++++ Input records ++++

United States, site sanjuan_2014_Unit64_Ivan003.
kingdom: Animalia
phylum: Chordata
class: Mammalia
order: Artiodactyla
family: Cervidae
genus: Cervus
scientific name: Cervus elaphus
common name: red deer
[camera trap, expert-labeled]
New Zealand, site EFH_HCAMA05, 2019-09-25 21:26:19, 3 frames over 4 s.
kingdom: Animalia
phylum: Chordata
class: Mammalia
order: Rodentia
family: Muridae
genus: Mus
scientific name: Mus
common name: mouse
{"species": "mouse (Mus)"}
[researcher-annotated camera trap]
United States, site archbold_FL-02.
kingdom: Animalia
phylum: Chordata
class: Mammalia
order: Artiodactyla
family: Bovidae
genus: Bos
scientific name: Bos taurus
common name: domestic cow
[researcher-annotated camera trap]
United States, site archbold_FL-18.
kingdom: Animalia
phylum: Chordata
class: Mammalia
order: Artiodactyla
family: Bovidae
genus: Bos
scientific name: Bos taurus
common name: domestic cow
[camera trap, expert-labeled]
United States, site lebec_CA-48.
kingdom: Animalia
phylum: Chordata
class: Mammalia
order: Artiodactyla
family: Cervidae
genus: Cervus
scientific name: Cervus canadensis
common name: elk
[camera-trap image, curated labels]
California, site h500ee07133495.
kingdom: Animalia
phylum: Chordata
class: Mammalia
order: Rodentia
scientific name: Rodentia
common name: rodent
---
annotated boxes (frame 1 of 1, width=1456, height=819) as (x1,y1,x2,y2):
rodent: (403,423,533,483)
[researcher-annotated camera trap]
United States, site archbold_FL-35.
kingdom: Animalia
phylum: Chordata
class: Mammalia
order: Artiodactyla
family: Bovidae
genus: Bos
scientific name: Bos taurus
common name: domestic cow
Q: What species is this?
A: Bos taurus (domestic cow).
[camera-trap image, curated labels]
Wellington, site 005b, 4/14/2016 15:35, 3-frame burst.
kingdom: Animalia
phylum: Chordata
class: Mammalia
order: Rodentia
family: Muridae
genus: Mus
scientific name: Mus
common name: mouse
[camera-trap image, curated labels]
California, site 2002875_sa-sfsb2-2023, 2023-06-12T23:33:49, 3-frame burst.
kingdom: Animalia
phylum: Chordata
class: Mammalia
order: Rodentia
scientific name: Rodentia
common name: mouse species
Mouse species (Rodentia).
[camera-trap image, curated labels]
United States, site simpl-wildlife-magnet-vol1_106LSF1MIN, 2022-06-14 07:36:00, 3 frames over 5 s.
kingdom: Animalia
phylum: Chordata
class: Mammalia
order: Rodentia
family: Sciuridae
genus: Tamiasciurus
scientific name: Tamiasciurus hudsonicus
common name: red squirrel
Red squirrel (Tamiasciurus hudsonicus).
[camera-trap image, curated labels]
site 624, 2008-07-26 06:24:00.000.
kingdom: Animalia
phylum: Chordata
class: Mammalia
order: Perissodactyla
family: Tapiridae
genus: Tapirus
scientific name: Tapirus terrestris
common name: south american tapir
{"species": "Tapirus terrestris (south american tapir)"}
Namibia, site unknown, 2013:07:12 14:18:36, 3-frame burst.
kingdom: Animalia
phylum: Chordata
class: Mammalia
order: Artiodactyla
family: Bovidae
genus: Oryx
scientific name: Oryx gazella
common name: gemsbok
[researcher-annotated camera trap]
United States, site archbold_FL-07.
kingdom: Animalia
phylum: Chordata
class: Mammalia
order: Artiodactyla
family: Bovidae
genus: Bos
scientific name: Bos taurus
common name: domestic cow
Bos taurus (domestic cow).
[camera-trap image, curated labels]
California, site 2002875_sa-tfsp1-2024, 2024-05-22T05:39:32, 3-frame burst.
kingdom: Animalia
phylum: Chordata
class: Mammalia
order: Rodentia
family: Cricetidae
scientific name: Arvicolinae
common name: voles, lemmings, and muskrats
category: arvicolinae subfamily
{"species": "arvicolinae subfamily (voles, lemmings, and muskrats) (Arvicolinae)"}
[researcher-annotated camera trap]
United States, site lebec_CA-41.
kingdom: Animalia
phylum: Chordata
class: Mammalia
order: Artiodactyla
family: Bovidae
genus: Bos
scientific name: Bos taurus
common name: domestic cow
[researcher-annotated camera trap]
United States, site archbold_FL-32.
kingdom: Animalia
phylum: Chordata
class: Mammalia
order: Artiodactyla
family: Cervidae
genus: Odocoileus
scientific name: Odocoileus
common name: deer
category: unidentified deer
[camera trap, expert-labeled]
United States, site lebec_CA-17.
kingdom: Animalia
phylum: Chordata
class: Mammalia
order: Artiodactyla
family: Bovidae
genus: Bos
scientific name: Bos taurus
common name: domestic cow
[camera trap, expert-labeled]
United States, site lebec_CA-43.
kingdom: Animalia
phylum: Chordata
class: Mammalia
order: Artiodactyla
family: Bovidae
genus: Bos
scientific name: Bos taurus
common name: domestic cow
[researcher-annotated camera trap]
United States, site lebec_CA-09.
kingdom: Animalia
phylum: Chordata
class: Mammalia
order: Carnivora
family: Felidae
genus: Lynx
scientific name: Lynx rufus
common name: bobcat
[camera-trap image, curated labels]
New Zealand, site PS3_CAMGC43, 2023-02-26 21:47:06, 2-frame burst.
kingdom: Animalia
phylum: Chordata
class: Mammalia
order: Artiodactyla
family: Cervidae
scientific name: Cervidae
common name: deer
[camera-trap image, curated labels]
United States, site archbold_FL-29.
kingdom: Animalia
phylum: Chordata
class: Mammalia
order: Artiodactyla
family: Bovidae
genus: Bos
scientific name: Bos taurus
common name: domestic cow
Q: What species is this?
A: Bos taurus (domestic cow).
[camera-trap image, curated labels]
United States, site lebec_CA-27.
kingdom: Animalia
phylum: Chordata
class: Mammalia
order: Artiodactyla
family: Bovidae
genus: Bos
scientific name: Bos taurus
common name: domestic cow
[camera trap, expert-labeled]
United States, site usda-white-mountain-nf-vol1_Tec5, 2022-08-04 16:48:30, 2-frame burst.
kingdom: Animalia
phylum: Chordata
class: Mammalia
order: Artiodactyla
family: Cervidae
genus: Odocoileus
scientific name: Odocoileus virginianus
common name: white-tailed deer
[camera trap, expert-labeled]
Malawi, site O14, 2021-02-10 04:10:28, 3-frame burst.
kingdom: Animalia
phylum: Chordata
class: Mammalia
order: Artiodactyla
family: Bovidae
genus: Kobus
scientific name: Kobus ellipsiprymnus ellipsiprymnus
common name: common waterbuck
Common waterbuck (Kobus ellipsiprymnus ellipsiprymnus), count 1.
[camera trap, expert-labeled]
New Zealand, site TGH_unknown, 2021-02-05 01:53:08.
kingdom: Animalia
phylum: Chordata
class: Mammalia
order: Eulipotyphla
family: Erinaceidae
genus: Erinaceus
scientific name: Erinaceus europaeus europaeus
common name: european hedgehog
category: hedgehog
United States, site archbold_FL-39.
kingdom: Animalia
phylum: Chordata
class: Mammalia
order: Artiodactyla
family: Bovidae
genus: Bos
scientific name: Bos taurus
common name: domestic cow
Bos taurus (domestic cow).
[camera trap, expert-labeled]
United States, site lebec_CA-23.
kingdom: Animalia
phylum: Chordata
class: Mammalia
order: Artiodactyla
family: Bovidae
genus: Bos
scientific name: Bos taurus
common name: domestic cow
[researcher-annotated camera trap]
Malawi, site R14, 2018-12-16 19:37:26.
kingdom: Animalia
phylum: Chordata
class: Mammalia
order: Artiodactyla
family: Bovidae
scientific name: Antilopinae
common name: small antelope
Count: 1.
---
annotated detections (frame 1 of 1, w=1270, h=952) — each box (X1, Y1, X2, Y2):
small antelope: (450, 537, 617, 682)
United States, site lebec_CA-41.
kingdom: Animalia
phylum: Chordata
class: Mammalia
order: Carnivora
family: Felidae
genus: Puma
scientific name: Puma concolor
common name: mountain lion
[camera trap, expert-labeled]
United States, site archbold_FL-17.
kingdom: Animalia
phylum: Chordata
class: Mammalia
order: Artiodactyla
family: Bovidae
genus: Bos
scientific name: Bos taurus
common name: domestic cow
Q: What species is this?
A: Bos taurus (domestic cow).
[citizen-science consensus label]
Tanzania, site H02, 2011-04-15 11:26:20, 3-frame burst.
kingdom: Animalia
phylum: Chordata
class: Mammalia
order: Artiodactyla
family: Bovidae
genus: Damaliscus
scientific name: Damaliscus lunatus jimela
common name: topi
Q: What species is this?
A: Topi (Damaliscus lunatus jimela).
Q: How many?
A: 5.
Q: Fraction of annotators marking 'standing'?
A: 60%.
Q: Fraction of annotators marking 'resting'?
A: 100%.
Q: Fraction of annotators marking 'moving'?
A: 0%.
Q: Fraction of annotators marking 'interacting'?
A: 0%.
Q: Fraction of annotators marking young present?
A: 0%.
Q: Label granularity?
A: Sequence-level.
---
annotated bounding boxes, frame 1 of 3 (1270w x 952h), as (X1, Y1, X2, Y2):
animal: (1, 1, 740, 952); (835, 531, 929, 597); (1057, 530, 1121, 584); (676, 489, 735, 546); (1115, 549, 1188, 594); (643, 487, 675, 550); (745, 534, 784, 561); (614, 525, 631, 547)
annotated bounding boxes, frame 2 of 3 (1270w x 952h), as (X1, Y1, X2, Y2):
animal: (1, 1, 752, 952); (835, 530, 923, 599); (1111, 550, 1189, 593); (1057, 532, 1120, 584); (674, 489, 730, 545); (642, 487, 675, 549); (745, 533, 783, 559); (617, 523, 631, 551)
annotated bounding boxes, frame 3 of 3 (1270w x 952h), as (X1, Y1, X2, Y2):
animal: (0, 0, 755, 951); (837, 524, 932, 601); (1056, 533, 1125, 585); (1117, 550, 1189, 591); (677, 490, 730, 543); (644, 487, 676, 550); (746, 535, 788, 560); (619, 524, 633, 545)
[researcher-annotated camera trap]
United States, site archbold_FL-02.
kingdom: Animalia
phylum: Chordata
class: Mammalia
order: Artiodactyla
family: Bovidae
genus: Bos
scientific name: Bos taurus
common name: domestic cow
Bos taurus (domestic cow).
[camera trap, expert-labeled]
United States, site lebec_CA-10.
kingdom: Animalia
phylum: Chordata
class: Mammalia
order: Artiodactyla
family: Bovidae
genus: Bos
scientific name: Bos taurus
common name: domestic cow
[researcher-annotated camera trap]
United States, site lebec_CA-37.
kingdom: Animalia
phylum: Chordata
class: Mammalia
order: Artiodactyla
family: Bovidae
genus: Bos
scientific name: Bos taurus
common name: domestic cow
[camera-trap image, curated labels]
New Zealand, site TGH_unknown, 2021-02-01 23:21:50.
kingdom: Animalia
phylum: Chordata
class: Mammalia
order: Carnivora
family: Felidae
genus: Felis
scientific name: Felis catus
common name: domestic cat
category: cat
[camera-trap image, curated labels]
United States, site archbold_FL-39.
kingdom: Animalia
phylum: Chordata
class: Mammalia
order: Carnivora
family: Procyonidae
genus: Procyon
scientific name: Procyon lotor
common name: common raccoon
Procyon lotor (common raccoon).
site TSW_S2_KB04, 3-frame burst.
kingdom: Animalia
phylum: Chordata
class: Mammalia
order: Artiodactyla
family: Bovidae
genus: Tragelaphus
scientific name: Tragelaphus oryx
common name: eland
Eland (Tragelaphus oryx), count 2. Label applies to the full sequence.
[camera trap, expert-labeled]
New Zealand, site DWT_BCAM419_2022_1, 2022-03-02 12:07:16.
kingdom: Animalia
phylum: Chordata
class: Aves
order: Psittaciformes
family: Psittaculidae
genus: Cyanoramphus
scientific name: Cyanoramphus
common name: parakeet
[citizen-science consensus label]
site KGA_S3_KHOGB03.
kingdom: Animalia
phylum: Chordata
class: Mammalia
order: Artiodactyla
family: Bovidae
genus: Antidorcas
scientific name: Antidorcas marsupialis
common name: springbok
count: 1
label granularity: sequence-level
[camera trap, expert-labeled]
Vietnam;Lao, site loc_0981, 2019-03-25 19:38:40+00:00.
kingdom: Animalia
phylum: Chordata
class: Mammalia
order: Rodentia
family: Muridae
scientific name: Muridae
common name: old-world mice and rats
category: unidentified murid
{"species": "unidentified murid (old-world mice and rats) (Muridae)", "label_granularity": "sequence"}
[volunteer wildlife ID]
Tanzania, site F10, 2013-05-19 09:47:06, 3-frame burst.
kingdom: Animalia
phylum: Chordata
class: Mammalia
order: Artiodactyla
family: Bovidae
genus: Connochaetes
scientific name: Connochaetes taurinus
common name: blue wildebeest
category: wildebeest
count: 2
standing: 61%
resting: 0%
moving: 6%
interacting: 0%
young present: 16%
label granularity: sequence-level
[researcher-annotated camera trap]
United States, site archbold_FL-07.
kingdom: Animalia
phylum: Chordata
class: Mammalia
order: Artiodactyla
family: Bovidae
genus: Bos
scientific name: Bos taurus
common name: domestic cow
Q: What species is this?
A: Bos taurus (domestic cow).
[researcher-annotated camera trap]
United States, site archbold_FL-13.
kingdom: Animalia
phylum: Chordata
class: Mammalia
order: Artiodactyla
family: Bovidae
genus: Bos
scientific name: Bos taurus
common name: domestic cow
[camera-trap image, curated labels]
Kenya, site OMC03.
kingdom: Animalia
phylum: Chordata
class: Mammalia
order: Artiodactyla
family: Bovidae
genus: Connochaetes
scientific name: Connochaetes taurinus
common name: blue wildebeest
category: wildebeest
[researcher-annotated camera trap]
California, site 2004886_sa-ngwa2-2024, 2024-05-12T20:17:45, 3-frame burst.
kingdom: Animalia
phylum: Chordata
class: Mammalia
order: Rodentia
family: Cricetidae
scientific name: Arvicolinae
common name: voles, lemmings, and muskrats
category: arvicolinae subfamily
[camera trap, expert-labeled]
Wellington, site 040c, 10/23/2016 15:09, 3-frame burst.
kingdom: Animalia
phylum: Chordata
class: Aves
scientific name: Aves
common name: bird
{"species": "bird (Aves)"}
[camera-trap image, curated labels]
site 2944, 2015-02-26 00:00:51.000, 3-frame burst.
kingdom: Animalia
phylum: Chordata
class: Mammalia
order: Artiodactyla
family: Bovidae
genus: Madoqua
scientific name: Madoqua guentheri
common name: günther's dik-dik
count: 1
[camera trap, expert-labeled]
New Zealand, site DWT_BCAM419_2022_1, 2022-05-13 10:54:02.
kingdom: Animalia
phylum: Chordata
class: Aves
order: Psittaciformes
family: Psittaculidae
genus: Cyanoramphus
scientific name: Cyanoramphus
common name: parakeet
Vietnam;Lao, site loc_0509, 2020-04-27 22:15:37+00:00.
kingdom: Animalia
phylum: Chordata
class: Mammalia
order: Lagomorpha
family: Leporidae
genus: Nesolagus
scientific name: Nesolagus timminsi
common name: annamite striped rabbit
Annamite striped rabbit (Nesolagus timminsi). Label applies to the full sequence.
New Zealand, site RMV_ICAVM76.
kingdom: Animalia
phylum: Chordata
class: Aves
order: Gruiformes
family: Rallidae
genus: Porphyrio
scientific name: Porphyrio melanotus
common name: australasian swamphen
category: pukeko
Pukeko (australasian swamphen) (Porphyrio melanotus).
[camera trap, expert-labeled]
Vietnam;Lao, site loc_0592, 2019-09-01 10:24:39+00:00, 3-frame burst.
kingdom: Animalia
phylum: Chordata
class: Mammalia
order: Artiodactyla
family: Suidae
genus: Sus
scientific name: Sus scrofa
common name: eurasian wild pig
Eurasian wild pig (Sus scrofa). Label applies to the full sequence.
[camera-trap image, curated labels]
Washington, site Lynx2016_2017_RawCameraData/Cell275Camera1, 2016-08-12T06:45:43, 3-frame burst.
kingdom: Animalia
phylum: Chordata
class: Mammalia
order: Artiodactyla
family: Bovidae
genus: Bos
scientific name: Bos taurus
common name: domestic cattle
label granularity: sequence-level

++++

*Assignment:*
Using the listing, collect all lines in which the string "frames" is found.

*Task solution:*
New Zealand, site EFH_HCAMA05, 2019-09-25 21:26:19, 3 frames over 4 s.
United States, site simpl-wildlife-magnet-vol1_106LSF1MIN, 2022-06-14 07:36:00, 3 frames over 5 s.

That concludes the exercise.